Work instructions
a. Transcribe the discussion of advertiser boycotts word for word from "The people who" to "Prove it, please.".
b. In the discussion of advertiser boycotts, who is said to control the ad spend at large corporates?

Right. The threat of "advertiser boycotts" was almost certainly dreamed up by people at marketing agencies, and used by their politically-aligned friends at YouTube to get the censorship they wanted. Or possibly they were dreamed up by the YouTube group and the marketing agency people gave the assist.

The people who control the ad spend at large corporates are disproportionately PMC women and metrosexual men with job titles like VP of marketing. (RealMenTM work in sales, not marketing). It would be very odd if these people were happy with their ad spend funding right-populist political content - with no outside pressure needed except the bare minimum to put the issue on the agenda. And it isn't exactly hard to rationalise as a straightforwardly correct commercial decision - in fact for many brands it is a straightforwardly correct commercial decision. People who watch right-populist Youtube videos don't buy packaged laundry detergent - their mothers buy it for them.

in fact for many brands it is a straightforwardly correct commercial decision.

Prove it, please.

People who watch right-populist Youtube videos don't buy packaged laundry detergent - their mothers buy it for them.

Source information
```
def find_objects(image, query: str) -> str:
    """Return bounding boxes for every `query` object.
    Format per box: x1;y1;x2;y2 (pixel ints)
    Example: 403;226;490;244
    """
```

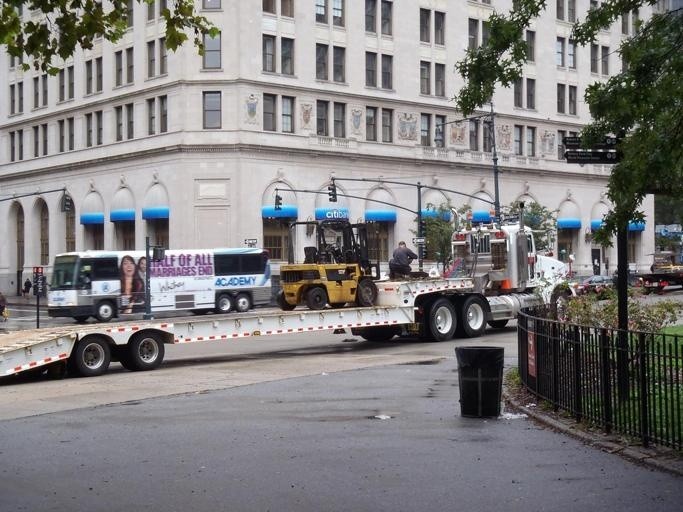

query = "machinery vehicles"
275;216;382;312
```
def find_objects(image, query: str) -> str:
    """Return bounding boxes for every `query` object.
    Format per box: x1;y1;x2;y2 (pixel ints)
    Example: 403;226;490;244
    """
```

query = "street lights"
433;112;501;223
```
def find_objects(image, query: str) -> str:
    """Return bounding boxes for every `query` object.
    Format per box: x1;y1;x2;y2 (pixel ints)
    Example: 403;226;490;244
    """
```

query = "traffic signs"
559;136;617;150
562;151;618;164
411;237;426;244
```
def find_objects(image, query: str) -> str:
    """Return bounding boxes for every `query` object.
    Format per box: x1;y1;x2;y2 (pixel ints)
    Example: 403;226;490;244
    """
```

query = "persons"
387;241;417;283
23;278;32;300
137;256;149;311
0;291;8;323
118;254;145;316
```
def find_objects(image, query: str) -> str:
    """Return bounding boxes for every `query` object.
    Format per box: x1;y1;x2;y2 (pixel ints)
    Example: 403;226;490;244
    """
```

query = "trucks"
0;219;573;384
635;272;682;295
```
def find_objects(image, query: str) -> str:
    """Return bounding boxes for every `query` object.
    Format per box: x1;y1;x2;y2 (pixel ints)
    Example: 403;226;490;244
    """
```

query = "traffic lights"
274;194;283;211
422;245;429;259
420;220;427;236
328;184;337;203
62;195;71;213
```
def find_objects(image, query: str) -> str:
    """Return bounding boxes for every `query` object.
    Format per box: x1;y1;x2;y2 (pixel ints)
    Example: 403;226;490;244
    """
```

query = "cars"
574;274;617;300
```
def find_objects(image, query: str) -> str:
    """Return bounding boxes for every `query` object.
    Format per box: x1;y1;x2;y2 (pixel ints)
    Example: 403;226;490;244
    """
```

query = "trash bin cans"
455;346;504;418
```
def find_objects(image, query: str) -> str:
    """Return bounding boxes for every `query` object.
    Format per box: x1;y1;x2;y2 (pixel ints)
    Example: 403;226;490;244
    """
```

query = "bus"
46;246;274;324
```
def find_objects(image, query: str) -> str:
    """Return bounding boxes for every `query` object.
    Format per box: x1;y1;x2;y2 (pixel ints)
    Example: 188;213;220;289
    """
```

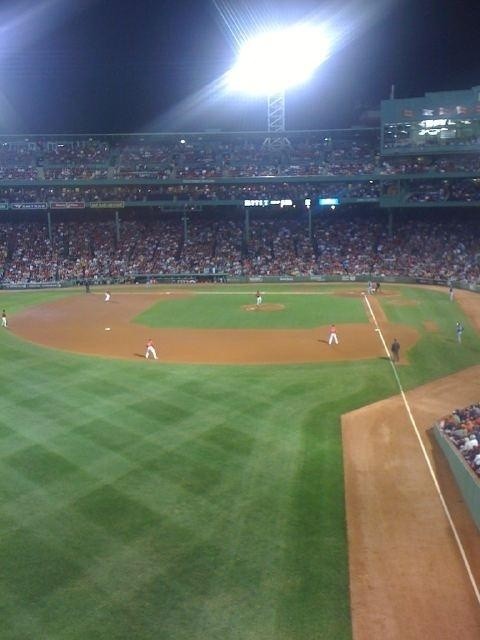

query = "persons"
449;285;455;302
256;289;263;305
2;309;7;328
439;403;480;478
328;324;338;345
145;337;158;360
105;290;113;303
1;136;480;292
368;278;381;294
457;320;464;343
391;337;401;361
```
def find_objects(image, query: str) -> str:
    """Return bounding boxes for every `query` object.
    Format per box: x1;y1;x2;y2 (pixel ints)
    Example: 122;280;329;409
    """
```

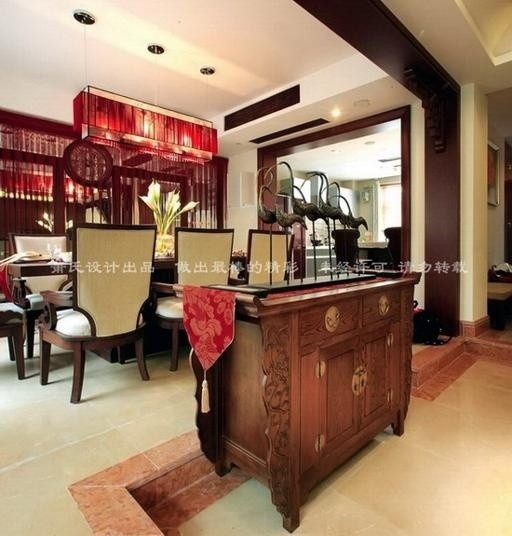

Solved tasks
a.
The people who control the ad spend at large corporates are disproportionately PMC women and metrosexual men with job titles like VP of marketing. (RealMenTM work in sales, not marketing). It would be very odd if these people were happy with their ad spend funding right-populist political content - with no outside pressure needed except the bare minimum to put the issue on the agenda. And it isn't exactly hard to rationalise as a straightforwardly correct commercial decision - in fact for many brands it is a straightforwardly correct commercial decision. People who watch right-populist Youtube videos don't buy packaged laundry detergent - their mothers buy it for them.

in fact for many brands it is a straightforwardly correct commercial decision.

Prove it, please.

b. PMC women and metrosexual men with job titles like VP of marketing.